* _Passage shown_

******************************

# A question about chestnut



## Dreamcatcher Arabians (Nov 14, 2010)

He looks like he'll be a lovely liver chestnut when he finishes out.


----------



## SorrelHorse (Apr 9, 2009)

I agree, I think it's just the liver color  I like the livers myself.


----------



## sunny5 (Mar 21, 2012)

Both his parents are normal chestnut and he was born normal (light) chestnut, pretty much the same colour as the filly he's next to in the first pic.
I thought he might just be going through a phase.
Maybe not.

ETA: I like liver chestnut too, I just didn't think they looked kind of blackish. I had a liver chestnut gelding once, but he was still recognisably reddish.


----------



## NdAppy (Apr 8, 2009)

Remember the foal she is usually the darkest shed of all. He could go back that light or her could stay a dark liver or any where in between. 

And yes, livers can be so dark as to appear black.


----------



## yourcolorfuladdiction (Feb 19, 2012)

What you have there is a dark liver chestnut foal, doubt it's going to lighten up unless you leave it out in the sun too long. Liver chestnuts are born looking "normal" (I suppose this has something to do with chestnut horses skin pigment being lighter at birth) but after their foal shedding they start to darken (and some continue to darken for a couple years).


----------



## CLaPorte432 (Jan 3, 2012)

He's definitely going to be a darker chestnut, not the copper color your hoping for.


----------



## sunny5 (Mar 21, 2012)

Oh ok, interesting. Thanks. Goes to show how much I know, I thought liver chestnuts needed at least one liver chestnut parent. And I thought they would look different as foals to normal chestnuts.


----------



## sunny5 (Mar 21, 2012)

I think I might have to change his name from Tabasco.


----------



## sunny5 (Mar 21, 2012)

Thanks z, I like it too, but he's not really red anymore that's why


----------



## Chiilaa (Aug 12, 2010)

Call him Toby then


----------



## sunny5 (Mar 21, 2012)

Well I've started calling him Black Beauty, he has the star . Toby's good. I swear someone else did reply but then removed their post for some reason, I'm not chatting to myself!

So you can see he really was a red-head once:


----------



## Cat (Jul 26, 2008)

******************************

* _Source data_

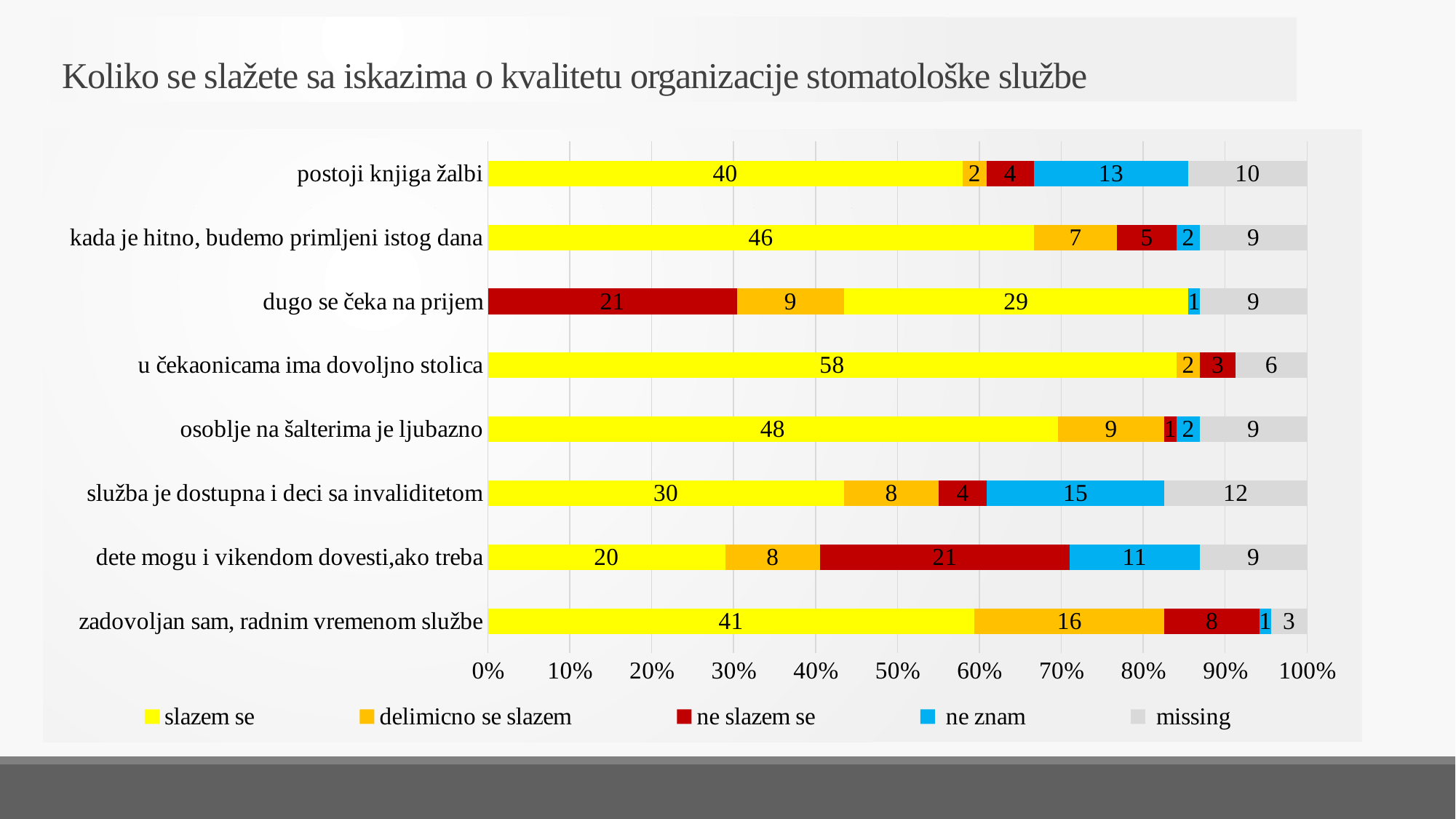
What is the total of the stacked bar for "postoji knjiga žalbi"? 69 Which statement has the lowest "slazem se" value? dete mogu i vikendom dovesti,ako treba How many statements (categories) are plotted on the chart? 8 What is the value of "ne znam" for "služba je dostupna i deci sa invaliditetom"? 15 What type of chart is shown on the slide? stacked bar chart Which is larger: the "missing" value for "služba je dostupna i deci sa invaliditetom" or for "postoji knjiga žalbi"? služba je dostupna i deci sa invaliditetom How many series does the legend list? 5 What is the value of "slazem se" for "u čekaonicama ima dovoljno stolica"? 58 What is the difference between the "slazem se" values for "kada je hitno, budemo primljeni istog dana" and "postoji knjiga žalbi"? 6 What is the value of "delimicno se slazem" for "zadovoljan sam, radnim vremenom službe"? 16 What is the value of "ne slazem se" for "dete mogu i vikendom dovesti,ako treba"? 21 Which statement has the highest "slazem se" value? u čekaonicama ima dovoljno stolica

******************************

* _Task to carry out_
Can you quote the chestnut thread word for word, starting at "And yes, livers" and ending at "a couple years)."? Answer from the chestnut thread alone.

* _Task answer_
And yes, livers can be so dark as to appear black.


----------



## yourcolorfuladdiction (Feb 19, 2012)

What you have there is a dark liver chestnut foal, doubt it's going to lighten up unless you leave it out in the sun too long. Liver chestnuts are born looking "normal" (I suppose this has something to do with chestnut horses skin pigment being lighter at birth) but after their foal shedding they start to darken (and some continue to darken for a couple years).